AMBON, Siwalimanews – Tim penyidik Kejak­saan Tinggi Maluku, Se­lasa (4/4) menyita se­jumlah dokumen yang berkaitan dengan ka­sus dugaan korupsi proyek pengadaan aplikasi Sim­des.id milik puluhan desa di Kabupaten Buru Selatan tahun 2019.

Dokumen tersebut di­sita dari Kantor Di­nas Pemdes sebagai alat bukti untuk penyi­dikan kasus tersebut.

“Penanganan per­kara pada penyidikan Simdes Bursel, hari ini penyi­dik menyita barang bukti. Ba­rang bukti dimaksud berupa dokumen yang terdiri dari 10 item,” ungkap Kasi Penkum dan Humas Kejaksaan Tinggi Maluku Wahyudi Kareba ke­pada wartawan di ruang kerjanya, Selasa (4/4).

Menurutnya, dokumen yang di­sita tersebut akan didalami untuk me­nguak siapa yang paling berta­nggung jawab dalam kasus tersebut.

Butir Tersimpan:
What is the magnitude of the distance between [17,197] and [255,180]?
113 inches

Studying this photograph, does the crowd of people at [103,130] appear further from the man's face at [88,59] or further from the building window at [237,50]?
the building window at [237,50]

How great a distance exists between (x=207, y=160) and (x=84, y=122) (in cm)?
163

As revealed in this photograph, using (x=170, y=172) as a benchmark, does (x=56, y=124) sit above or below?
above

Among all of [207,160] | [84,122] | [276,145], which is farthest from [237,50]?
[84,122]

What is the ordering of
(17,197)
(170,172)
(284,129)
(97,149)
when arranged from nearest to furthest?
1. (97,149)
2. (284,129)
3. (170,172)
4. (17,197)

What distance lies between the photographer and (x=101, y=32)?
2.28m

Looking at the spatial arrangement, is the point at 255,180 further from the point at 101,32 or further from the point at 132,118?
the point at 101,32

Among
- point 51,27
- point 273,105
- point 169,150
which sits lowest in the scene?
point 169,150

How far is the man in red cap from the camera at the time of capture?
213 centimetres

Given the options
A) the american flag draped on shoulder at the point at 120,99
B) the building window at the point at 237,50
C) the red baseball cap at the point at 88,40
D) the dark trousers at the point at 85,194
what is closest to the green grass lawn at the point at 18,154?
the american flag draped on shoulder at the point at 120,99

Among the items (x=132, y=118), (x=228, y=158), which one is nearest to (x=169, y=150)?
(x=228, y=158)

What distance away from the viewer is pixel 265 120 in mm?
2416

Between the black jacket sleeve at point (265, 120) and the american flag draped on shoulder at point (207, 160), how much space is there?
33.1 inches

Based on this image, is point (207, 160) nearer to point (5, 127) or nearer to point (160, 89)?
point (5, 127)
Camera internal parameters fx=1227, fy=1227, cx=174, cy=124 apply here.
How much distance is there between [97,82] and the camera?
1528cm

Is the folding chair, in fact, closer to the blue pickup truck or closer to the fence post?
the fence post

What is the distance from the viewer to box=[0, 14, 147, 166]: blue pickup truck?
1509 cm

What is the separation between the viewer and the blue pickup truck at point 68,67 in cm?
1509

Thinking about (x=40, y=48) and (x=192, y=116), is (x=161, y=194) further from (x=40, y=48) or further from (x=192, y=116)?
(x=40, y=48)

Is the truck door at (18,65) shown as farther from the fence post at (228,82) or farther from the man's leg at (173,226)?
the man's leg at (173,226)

Soal A:
Jawablah pertanyaan berikut berdasarkan artikel tentang kasus Simdes Buru Selatan.
(i) Dari kantor mana dokumen itu disita?
(ii) Berapa item dokumen yang disita penyidik?
(iii) Untuk apa dokumen yang disita itu akan didalami?
Soal B:
Salin ulang baris-baris catatan, mulai dari awal catatan sampai baris yang memuat "4. (17,197)". Baris terakhir itu ikut disalin.

Jawaban Soal A:
(i) Dari Kantor Dinas Pemdes.
(ii) Sebanyak 10 item.
(iii) Untuk menguak siapa yang paling bertanggung jawab dalam kasus tersebut.

Jawaban Soal B:
What is the magnitude of the distance between [17,197] and [255,180]?
113 inches

Studying this photograph, does the crowd of people at [103,130] appear further from the man's face at [88,59] or further from the building window at [237,50]?
the building window at [237,50]

How great a distance exists between (x=207, y=160) and (x=84, y=122) (in cm)?
163

As revealed in this photograph, using (x=170, y=172) as a benchmark, does (x=56, y=124) sit above or below?
above

Among all of [207,160] | [84,122] | [276,145], which is farthest from [237,50]?
[84,122]

What is the ordering of
(17,197)
(170,172)
(284,129)
(97,149)
when arranged from nearest to furthest?
1. (97,149)
2. (284,129)
3. (170,172)
4. (17,197)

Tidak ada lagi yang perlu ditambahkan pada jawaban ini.